A group of about 150 people, most of them human rights activists and relatives of political detainees, gathered outside the Interior Ministry in Damascus at about noon to present a petition calling for the release of Syria’s political prisoners. When the families started raising pictures of their detained relatives, security officers dressed in civilian clothes attacked with batons, dispersing the demonstrators, three participants told Human Rights Watch. Security services detained at least 34 people, according to a list prepared by demonstrators. Human Rights Watch was able to verify independently the detention of 18 people.

“President Bashar al-Asad’s recent calls for reform ring hollow when his security services still beat and detain anyone who actually dares to call for reform,” said Sarah Leah Whitson, Middle East director at Human Rights Watch. “Instead of beating families of Syria’s political prisoners, President al-Asad should be reuniting them with their loved ones.”

A human rights activist who was at the demonstration described what happened:

When we got to the ministry, we could see that there were a lot of security services around. I saw five buses full of security members parked 300 meters from us. At first, an employee from the Ministry of Interior came out and told us that the families of the detainees would be allowed to present the petition to the minister. We asked for five minutes, as some families were still arriving. When a few families raised photos of detained relatives, the security services suddenly attacked us and beat us with black batons.

The daughter of a prominent political detainee told Human Rights Watch: “We had barely taken my father’s picture out when men ran toward us and started beating us. They beat my mother on her head and arm with a baton. They pulled my sister’s hair and beat her as well until my uncle managed to get her away. We started running away, but they followed us.”

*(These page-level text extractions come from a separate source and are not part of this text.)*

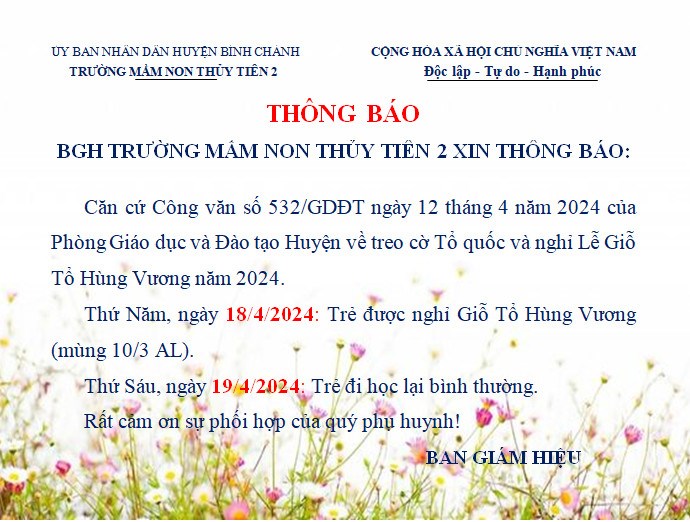 ỦY BAN NHÂN DÂN HUYỆN BÌNH CHÁNH
TRƯỜNG MẦM NON THỦY TIÊN 2

CỘNG HÒA XÃ HỘI CHỦ NGHĨA VIỆT NAM
Độc lập - Tự do - Hạnh phúc

THÔNG BÁO

BGH TRƯỜNG MẦM NON THỦY TIÊN 2 XIN THÔNG BÁO:

Căn cứ Công văn số 532/GDĐT ngày 12 tháng 4 năm 2024 của Phòng Giáo dục và Đào tạo Huyện về treo cờ Tổ quốc và nghỉ Lễ Giỗ Tổ Hùng Vương năm 2024.

Thứ Năm, ngày 18/4/2024: Trẻ được nghỉ Giỗ Tổ Hùng Vương (mùng 10/3 AL).

Thứ Sáu, ngày 19/4/2024: Trẻ đi học lại bình thường.

Rất cảm ơn sự phối hợp của quý phụ huynh!

BAN GIÁM HIỆU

One of the people detained during the demonstration, who spoke with Human Rights Watch following his release, said that security services detained him with five others and transported them to the Mantaqa branch of Military Security. The six were: Mazen Darwish, a human rights activist and head of the Syrian Center for Media Freedom of Expression in Syria; Suheir al-Atassi, a prominent political activist; Naheda Badawi; Bader Shalah; Naret Abdel Kareem; and a boy in his early teens whose name was not known. Security services hit Shalah with a baton over his eye, causing bleeding.

At the Mantaqa branch, the detainee who spoke with Human Rights Watch saw four other detainees from the protest: Kamal Sheikho, Usama Nasr, Nedal Shuraybi, and Muhammad Dia’ Aldeen Daghmash. The detainee said that security services interrogated each person separately and asked him for the password to his Facebook account. The person who spoke with Human Rights Watch said that as far as he knew, he was the only one released from the group detained at the protest.

In addition to the confirmed 10 detainees at Military Security, Human Rights Watch spoke with a relative of Kamal al-Labwani, a political activist serving a 12-year jail term, who provided details on the detention of seven members of their family: Omar al-Labwani, 19; Yassin al-Labwani, 20; Hussein al-Labwani, 45; Ammar al-Labwani, 24; Ruba al-Labwani, 23; Layla al-Labwani, 56; and Heba Hassan, 22. Their whereabouts are unknown.

One of the demonstrators told Human Rights Watch that she saw security services detain a young man from the al-Bunni family as he was trying to get into his car. The young man’s first name is unknown.

“If President al-Assad is serious about reform, he should hold his security services to account,” Whitson said. “Syrians deserve no less than the Egyptians and Tunisians who finally succeeded in forcing their political leadership to disband the feared state security services.”